TEXTE CITÉ

Vendredi 26 janvier 2018
Abu Hafs, le mufti d’Al Qaida livre ses révélations
« L’histoire secrète du djihad, d’Al Qaïda à l’Etat islamique » de Lemine Ould M. Salem
Ce livre est le fruit d’une rencontre improbable entre un journaliste mauritanien et un compatriote qui a fait ses armes aux côtés de Ben Laden. Lemine Ould M. Salem qui a déjà publié entre autres « Le Ben Laden du Sahara : sur les traces du djihadiste Mokhtar Belmokhtar » (2014, La Martinière) a interrogé pendant plusieurs mois Mahfoudh Ould el Waled, communément connu sous le nom d’Abu Hafs El Mourithani. Ces rencontres ont donné un récit bien mené dans lequel le lecteur est embarqué dans l’histoire aux accents invraisemblables de ce Mauritanien qui se retrouve au côté du terroriste le plus recherché sur la planète.
A partir d’entretien avec le désormais vénérable Abu Hafs, Lemine Ould M. Salem a tiré un livre qui dresse à grands traits certains épisodes de l’histoire d’Al Qaïda. C’est que son interlocuteur était dans l’état-major de l’organisation terroriste.

DONNÉES PRÉSENTÉES
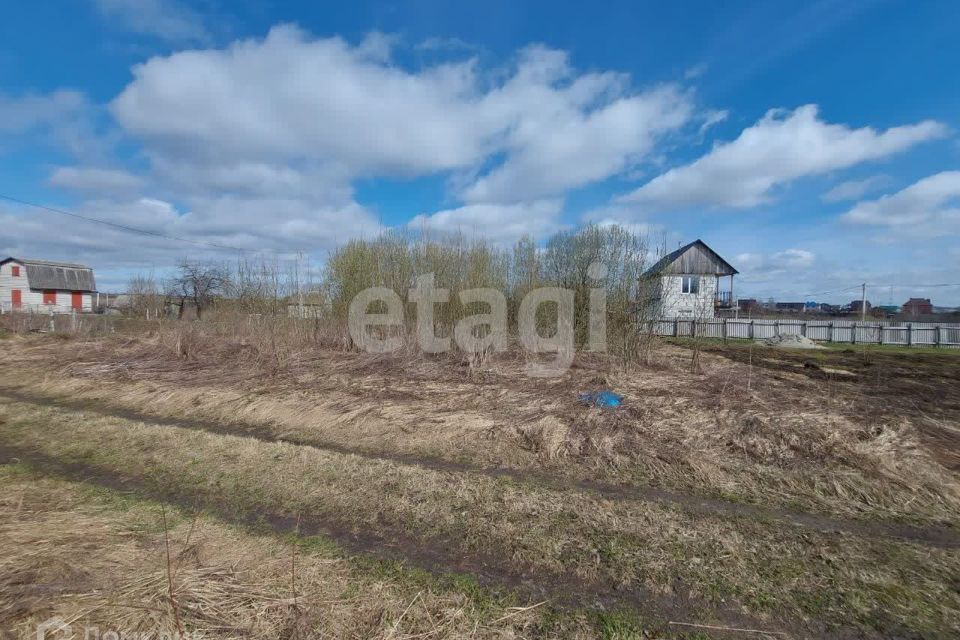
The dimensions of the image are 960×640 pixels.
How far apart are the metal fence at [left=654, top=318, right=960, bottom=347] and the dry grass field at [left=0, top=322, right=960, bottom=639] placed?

EXERCICES
a) D’après le texte cité, sous quel nom Mahfoudh Ould el Waled est-il communément connu ?
b) Traduisez en anglais cette phrase du texte cité : « C’est que son interlocuteur était dans l’état-major de l’organisation terroriste. »
Les données n’interviennent pas ici.

RÉPONSES SUCCESSIVES
a) Abu Hafs El Mourithani.

b) That is because the man he interviewed was part of the terrorist organization's high command.